Forbes, who is also the Scottish Economy Secretary, said: “Overall these figures paint a picture of a growing and resilient economy.

“The Scottish Government has made economic growth a clear priority and I am pleased to see consistent overall growth over the past six months despite harsh economic climates.

“We are investing more than £5 billion in 2024-25 to drive the economy and further initiatives will be detailed in the forthcoming Programme for Government and our Green Industrial Strategy.”

Deputy First Minister Kate Forbes pictured at Holyrood (Image: (Jane Barlow/PA))

Forbes also said she is “optimistic about Scotland’s medium and long-term economic prospects, despite the restrictions of the devolution settlement and the continuing challenges posed by Brexit”, as she vowed the Scottish Government will work with Labour at Westminster to “address these challenges”.

She went on: “A strong economy is fundamental to achieving the Scottish Government’s priorities of eradicating child poverty, growing the economy, tackling climate change and improving public services.”

As Chancellor Rachel Reeves visited Scotland on Wednesday, Scottish Secretary Ian Murray said that performance north of the Border is “critical in the UK Government’s mission for economic growth”.

READ MORE: Labour's fiscal rules are 'daft' – they should borrow more, IFS director says

Murray said: “Rebuilding is at the root of everything we do but the £22bn black hole in spending left by the previous government – the worst economic inheritance of any incoming government since the Second World War – means that tough decisions are ahead to achieve stability.
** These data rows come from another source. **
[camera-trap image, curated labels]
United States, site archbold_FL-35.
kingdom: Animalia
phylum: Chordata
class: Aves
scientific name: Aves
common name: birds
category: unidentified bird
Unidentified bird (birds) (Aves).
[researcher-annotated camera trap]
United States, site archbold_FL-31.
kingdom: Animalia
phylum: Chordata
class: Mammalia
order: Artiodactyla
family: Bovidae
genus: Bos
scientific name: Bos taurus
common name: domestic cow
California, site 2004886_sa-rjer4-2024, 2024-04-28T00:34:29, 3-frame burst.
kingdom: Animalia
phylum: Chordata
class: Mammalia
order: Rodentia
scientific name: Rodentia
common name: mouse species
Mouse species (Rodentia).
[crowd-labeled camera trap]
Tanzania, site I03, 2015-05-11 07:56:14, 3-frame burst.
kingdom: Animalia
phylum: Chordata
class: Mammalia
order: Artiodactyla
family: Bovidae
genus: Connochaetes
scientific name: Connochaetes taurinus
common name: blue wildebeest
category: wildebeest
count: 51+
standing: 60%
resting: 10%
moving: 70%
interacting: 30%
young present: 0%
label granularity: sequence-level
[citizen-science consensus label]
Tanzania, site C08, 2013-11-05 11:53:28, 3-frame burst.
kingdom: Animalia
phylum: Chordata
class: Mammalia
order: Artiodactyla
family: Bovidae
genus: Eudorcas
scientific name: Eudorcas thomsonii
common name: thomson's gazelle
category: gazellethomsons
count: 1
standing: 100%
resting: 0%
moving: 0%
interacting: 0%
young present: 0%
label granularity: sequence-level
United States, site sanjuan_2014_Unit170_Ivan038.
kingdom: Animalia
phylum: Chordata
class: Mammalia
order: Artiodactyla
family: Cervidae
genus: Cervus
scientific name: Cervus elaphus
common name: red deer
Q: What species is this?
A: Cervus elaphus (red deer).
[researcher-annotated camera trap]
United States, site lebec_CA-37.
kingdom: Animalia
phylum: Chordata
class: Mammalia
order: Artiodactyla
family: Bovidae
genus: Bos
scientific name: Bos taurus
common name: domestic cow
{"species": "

“We are making work pay, ensuring the national minimum wage is a true living wage. And with the end of exploitative zero-hours contracts, workers will have increased job security.

“Backed by £8.3bn of UK Government investment, Scottish-based GB Energy will bring jobs and opportunity for all parts of the UK and trade talks have resumed globally to forge stronger links with our international business partners.”

It comes after Prime Minister Keir Starmer warned that the Labour government’s first Budget will be “painful”.

The same day, the Labour leader headed to Germany to hold talks which he hopes can stimulate economic growth and "turn a corner on Brexit".